----- Testo fornito

NeuroRadiochirurgia
Radiochirurgia Stereotassica è un termine coniato nel 1951 dal neurochirurgo svedese Lars Leksell (1907-1986) e, oggi, usato per indicare quelle metodiche terapeutiche che utilizzano uno o più fasci di radiazioni (raggi gamma, raggi X, protoni o particelle pesanti) per trattare una malattia del cervello, individuando il cosiddetto “target” (cioè il “bersaglio” da colpire) mediante un sistema “stereotassico” (finalizzato a definire con estrema precisione, in uno spazio tridimensionale, la posizione della malattia all’interno del cranio per consentirne appunto il trattamento).
Grazie a questa metodologia è possibile focalizzare e concentrare le radiazioni in un piccolo spazio di tessuto cerebrale (ad esempio su un tumore oppure una malformazione arterovenosa) o ancora su una determinata regione del cervello affetta da una patologia funzionale (come nella nevralgia del trigemino). Il bersaglio riceve così un’elevata quantità di radiazioni, risparmiando il tessuto sano e permettendo quindi di limitare il danno ai tessuti limitrofi e gli effetti collaterali.

----------

*Da fare*:
1 > Secondo il testo sulla radiochirurgia stereotassica, in che anno e da chi è stato coniato questo termine?
2 > Estendi il testo sulla radiochirurgia stereotassica, riprendendo subito dopo la sua ultima frase.
Le righe non servono per svolgere il lavoro.

----- Dati forniti

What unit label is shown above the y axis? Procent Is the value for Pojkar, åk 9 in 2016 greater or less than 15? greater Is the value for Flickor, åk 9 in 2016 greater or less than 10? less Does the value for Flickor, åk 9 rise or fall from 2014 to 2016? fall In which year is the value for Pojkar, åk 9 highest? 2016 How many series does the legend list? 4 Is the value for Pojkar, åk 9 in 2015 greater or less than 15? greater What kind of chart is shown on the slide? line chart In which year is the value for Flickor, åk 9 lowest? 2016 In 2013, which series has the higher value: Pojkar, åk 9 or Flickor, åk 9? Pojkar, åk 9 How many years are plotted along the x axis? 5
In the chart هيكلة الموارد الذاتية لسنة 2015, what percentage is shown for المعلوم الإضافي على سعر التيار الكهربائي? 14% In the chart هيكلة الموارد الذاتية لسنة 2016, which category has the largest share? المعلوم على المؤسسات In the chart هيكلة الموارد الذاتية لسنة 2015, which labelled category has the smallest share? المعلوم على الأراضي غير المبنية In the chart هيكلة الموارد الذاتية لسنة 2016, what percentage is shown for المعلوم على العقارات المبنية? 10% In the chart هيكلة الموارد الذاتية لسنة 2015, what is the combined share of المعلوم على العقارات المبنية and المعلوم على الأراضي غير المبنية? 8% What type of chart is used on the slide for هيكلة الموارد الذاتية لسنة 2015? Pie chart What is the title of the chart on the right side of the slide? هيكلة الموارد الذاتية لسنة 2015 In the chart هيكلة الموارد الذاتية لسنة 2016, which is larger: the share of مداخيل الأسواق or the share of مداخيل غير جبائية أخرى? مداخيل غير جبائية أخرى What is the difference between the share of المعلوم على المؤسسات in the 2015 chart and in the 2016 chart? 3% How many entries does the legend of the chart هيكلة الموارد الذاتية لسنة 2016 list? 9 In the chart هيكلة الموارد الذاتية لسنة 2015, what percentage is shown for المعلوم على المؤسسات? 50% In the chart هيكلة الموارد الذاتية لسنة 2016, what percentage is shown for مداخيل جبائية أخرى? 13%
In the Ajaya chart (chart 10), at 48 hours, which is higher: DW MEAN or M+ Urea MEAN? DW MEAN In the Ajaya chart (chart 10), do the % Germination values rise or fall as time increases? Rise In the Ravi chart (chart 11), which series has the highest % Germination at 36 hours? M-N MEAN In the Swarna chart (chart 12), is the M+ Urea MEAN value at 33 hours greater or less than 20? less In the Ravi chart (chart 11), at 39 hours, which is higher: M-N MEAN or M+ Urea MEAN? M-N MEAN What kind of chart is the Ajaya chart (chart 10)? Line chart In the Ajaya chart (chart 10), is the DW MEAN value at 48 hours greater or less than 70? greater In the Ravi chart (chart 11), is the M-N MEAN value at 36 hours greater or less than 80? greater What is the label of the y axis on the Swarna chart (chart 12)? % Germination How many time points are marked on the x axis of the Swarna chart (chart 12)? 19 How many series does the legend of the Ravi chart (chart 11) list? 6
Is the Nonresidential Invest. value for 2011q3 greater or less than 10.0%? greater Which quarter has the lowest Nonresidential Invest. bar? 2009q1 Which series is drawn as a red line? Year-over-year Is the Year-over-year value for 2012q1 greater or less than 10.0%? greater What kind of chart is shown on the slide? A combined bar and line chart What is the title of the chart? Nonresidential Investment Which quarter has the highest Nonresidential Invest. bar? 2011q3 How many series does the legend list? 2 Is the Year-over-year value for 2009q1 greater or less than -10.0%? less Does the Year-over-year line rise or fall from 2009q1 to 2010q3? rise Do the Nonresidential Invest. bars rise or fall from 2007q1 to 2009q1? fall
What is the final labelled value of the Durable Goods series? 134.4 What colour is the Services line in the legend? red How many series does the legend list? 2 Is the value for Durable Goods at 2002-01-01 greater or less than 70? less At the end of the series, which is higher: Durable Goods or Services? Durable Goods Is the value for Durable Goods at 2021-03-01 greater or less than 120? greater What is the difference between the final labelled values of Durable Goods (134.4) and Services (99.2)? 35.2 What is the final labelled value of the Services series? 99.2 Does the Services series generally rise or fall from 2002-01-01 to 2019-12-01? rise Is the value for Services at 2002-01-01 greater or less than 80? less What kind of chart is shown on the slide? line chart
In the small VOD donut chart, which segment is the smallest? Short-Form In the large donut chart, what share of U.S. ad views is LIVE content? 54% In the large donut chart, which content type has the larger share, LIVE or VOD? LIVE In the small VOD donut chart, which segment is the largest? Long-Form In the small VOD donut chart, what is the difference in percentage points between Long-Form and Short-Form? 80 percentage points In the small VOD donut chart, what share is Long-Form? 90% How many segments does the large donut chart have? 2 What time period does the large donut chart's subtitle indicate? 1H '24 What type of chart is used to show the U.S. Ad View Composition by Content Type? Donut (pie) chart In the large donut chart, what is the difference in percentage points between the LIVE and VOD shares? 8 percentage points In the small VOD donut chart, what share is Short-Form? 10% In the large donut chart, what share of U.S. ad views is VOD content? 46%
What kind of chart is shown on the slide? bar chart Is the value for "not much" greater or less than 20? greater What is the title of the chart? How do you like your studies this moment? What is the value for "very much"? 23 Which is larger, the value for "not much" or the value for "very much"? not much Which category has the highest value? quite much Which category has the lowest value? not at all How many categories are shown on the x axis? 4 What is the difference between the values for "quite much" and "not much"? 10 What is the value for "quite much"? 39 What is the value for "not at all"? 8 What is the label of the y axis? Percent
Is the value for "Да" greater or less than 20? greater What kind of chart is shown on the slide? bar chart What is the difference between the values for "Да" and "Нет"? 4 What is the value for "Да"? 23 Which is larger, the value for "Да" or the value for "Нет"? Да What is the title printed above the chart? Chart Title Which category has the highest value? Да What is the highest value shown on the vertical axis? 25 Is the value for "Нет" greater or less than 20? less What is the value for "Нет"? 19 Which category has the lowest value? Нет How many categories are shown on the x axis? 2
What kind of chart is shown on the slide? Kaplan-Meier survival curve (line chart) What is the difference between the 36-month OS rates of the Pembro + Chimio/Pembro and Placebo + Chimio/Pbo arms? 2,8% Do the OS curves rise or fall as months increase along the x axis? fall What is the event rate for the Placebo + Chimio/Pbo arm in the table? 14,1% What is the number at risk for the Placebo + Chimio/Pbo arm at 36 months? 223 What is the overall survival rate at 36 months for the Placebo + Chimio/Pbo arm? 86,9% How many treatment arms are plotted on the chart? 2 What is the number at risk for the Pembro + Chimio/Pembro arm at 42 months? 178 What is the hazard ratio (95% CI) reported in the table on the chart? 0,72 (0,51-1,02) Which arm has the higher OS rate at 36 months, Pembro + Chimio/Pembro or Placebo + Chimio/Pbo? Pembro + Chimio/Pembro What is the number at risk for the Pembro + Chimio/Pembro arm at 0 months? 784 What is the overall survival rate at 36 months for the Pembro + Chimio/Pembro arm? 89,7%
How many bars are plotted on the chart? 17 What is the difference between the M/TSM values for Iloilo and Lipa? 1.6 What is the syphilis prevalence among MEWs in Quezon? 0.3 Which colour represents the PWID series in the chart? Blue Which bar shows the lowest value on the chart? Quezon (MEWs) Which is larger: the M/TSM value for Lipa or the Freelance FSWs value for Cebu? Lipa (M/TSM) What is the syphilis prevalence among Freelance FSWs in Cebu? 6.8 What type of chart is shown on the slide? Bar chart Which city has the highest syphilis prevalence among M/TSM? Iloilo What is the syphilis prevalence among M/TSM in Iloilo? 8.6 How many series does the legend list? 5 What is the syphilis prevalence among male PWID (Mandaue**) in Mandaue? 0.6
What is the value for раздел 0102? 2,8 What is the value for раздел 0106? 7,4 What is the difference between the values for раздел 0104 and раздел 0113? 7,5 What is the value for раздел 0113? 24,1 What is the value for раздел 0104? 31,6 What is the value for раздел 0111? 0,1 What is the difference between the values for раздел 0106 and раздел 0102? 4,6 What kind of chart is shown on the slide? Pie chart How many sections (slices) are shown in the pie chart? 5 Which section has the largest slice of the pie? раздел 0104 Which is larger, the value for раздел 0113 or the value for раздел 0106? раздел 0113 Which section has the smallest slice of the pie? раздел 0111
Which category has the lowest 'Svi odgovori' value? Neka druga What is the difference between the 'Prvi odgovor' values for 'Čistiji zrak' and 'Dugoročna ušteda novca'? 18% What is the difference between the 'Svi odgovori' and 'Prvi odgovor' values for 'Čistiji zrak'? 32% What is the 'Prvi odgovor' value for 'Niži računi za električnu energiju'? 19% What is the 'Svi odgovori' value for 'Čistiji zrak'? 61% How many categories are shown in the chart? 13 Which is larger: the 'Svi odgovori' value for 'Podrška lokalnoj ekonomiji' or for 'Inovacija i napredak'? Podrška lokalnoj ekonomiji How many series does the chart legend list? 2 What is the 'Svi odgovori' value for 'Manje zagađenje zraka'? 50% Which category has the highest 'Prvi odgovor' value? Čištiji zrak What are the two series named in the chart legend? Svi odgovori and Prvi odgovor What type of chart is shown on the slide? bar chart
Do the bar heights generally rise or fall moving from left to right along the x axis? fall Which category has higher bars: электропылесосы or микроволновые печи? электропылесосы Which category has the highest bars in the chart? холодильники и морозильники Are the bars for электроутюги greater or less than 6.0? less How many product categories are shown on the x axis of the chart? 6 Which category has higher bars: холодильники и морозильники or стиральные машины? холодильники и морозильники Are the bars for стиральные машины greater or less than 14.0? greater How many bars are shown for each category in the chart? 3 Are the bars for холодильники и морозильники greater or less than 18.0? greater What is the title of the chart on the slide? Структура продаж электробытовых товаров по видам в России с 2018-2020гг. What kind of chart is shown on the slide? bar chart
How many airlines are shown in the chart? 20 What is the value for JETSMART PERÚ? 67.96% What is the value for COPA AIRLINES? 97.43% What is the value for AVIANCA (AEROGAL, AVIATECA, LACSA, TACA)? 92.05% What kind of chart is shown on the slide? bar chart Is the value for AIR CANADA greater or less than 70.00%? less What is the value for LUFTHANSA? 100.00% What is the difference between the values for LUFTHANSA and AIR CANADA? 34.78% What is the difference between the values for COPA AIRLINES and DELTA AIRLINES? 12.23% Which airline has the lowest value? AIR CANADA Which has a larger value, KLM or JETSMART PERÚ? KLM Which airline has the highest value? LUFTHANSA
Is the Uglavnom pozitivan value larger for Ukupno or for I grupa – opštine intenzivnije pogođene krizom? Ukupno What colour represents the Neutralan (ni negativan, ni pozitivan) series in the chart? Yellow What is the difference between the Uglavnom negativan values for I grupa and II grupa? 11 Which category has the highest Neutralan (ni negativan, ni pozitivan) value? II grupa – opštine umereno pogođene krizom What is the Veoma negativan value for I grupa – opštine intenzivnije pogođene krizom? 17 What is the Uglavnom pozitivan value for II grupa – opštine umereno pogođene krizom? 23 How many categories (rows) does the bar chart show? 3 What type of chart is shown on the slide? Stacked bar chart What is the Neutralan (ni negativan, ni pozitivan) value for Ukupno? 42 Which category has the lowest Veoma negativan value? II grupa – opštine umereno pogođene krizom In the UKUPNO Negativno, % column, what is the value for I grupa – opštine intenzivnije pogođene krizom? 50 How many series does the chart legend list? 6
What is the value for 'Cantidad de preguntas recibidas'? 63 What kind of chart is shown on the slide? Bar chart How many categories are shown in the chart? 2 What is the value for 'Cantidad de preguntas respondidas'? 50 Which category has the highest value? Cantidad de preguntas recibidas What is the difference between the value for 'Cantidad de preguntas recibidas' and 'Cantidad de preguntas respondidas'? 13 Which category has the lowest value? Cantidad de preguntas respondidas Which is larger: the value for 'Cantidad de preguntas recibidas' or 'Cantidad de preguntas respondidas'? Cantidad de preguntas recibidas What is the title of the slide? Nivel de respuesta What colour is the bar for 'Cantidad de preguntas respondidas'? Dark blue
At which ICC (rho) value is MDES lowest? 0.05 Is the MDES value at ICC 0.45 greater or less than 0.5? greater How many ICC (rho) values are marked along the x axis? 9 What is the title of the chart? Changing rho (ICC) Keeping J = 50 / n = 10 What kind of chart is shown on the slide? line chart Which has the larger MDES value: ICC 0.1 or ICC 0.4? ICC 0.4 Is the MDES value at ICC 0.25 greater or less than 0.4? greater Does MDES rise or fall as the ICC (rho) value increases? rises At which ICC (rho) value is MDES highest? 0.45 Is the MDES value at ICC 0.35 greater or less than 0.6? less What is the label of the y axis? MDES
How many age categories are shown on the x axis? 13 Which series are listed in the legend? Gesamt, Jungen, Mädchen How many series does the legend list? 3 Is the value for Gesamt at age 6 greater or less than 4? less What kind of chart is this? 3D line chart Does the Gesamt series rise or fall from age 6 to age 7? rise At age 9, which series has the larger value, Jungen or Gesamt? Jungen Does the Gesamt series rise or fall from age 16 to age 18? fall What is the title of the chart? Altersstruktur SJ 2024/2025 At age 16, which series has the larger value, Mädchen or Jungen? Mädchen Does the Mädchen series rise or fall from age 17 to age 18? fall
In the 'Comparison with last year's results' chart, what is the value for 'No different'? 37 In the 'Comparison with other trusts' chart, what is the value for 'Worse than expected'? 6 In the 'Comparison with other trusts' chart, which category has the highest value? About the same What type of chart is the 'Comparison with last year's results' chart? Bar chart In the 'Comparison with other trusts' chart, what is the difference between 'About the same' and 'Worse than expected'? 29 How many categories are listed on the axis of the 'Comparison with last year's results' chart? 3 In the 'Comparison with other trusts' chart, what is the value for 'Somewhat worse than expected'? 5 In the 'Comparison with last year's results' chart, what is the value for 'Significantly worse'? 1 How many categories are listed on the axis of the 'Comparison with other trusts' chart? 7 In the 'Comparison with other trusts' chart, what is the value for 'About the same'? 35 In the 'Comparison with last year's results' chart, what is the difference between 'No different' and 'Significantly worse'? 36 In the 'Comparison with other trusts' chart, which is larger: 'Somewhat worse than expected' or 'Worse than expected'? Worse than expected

----------

*Elenco risposte*:
1 > Nel 1951, dal neurochirurgo svedese Lars Leksell.

2 >
Il suffisso “-chirurgia”, deriva proprio dall’accuratezza e dalla capacità del fascio radiante applicato di ottenere risultati simili a quelle della chirurgia tradizionale, dato che nessuna incisione cutanea viene fatta al paziente.
La Radiochirurgia è divenuta parte integrante dell’armamentario neurochirurgico. Inoltre in campo radioterapico si sono sviluppate tecniche mutuate dal concetto di radiochirurgia di Leksell e applicate ad altri organi (polmoni, fegato, prostata). Per tale motivo al giorno d’oggi si è soliti differenziare la Radiochirurgia classica o Neuroradiochirurgia (in lingua inglese SRS, Stereotactic Radiosurgery) dalla Radioterapia Stereotassica corporea (SBRT, Stereotactic Body Radiation Therapy) .
La procedura di pianificazione del trattamento prevede l’applicazione al capo di un sistema di immobilizzazione (un casco stereotassico o una maschera termoplastica), abbinato ad un sistema di imaging di elevata precisione fondato sull’uso contemporaneo di più tecniche (Risonanza Magnetica, TAC e Angiografia digitalizzata).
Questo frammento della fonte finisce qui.